Web90 is currently down. We’re investigating the cause and hope to have service restored soon.

Update [05:00 GMT]: The problem appears to be file-system related. We’re running an FSCK on the server now.
Update [05:35 GMT]: The automatic FSCK failed. We are now running a manual FSCK on the server.
Update [06:35 GMT]: The manual FSCK is at 38% and still running.
Update [07:05 GMT]: The first FSCK has passed. We are currently running as second FSCK and it is at 86%.
Update [07:37 GMT]: The server is back online and serving requests.

[Done] Scheduled downtime on Web62 on Sunday

We will be taking down Web62 on Sunday Jan 31st at 4pm GMT to add some new drives to the server. We expect the work to take around 30mins and we will update this post when the work is complete.

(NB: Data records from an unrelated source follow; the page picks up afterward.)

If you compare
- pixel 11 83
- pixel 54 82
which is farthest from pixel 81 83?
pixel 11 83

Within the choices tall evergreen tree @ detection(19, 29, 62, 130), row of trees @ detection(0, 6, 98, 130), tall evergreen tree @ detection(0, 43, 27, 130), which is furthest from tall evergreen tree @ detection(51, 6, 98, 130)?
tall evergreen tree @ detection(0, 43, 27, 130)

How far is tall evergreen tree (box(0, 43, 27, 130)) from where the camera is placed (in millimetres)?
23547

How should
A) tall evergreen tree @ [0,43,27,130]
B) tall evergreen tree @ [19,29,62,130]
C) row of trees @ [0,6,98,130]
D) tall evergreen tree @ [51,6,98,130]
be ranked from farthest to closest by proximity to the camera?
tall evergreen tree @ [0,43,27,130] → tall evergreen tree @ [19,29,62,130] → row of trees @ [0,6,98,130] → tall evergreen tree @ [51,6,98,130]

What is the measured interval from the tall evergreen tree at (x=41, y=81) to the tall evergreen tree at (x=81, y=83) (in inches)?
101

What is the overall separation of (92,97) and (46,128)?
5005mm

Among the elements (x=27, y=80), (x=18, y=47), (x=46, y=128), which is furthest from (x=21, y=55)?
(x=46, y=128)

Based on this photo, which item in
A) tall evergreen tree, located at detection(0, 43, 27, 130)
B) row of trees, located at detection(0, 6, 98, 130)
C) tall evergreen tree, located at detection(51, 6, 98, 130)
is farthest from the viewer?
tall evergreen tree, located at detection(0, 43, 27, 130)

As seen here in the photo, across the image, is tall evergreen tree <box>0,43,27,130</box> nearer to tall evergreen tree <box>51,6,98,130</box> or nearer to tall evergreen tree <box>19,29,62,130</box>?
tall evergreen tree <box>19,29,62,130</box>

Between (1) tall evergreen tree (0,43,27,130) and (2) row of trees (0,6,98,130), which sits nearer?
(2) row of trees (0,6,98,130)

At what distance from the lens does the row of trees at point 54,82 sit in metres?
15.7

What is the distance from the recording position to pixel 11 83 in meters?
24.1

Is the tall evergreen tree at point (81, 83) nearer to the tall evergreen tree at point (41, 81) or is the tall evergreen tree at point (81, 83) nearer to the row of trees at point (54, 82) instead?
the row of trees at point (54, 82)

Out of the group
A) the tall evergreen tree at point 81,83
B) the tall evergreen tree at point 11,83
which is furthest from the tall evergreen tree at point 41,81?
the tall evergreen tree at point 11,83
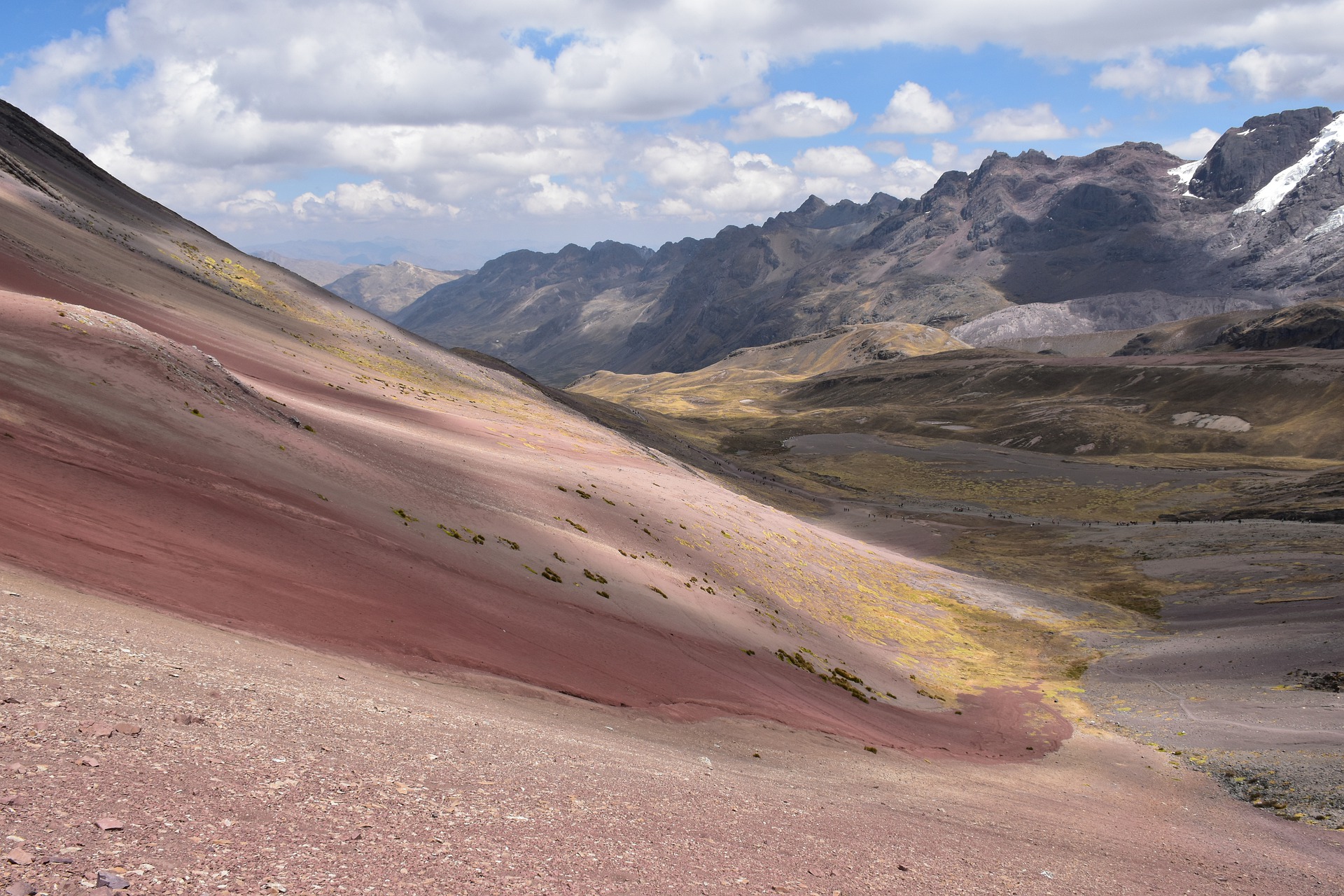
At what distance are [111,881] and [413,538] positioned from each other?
20160 millimetres

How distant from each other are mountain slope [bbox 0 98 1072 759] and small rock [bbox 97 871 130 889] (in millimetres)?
10586

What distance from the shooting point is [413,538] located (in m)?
27.7

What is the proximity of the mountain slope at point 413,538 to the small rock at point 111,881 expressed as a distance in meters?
10.6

Update 5.45pm GMT: the work is now complete

[Fixed] Web77 Slow performance, intermittent 502 errors

We are looking into the issue and will update this post when we have more information.

Update/Fixed [02:30 GMT]: The cause of the problems were enormous amounts of traffic being sent to the server. We have isolated and blocked the IPs responsible for the increased traffic and the server is working normally.

[Done] Schedule work on Web38 on Jan 28th 2010

We will be investigating the cause of visual alarms on web38.webfaction.com on Jan 28th, 2010 at 6am GMT.

Depending on the severity we might have to take the server down and if so it will be down between a few minutes and a few hours. We will update this ticket as soon as we have more information tomorrow

Update: Web38 was taken down for 5 minutes, and it is now fully operational again.

[Done] Schedule work on Web11 tomorrow

We will be investigating the cause of visual alarms on web11.webfaction.com on Jan 17th, 2010 at 4pm GMT.

Depending on the severity we might have to take the server down and if so it will be down between a few minutes and a few hours. We will update this ticket as soon as we have more information tomorrow

Update (6.20pm GMT): We replaced one of the drives in the RAID and the server is now back online.

[Fixed] Web22 down

Web22 is currently down. We’re investigating the cause and hope to have service restored soon.

Update [10:20 GMT]: The problem appears to be file-system related. We’re running an FSCK on the server now.

Update [13:50 GMT]: FSCK still running.

Update [17:15 GMT]: FSCK still running. We’ll update ASAP.

Update [20:06 GMT]: Unfortunately fsck didn’t fix the errors on the filesystem so at this point we are going to re-install the server and restore all data from backup.

Update [21:28 GMT]: We are currently restoring files on web22.

Update [22:26 GMT]: We are still restoring files on web22.

Update [12:53 GMT]: We are restoring user files on web22.

Update [02:10 GMT]: We are still restoring user files on web22.

Update [02:53 GMT]: We are still restoring user files on web22.

Update [02:53 GMT]: Web22 is up and we are verifying files.

Update [05:30 GMT]: Web22 is up and fully functional.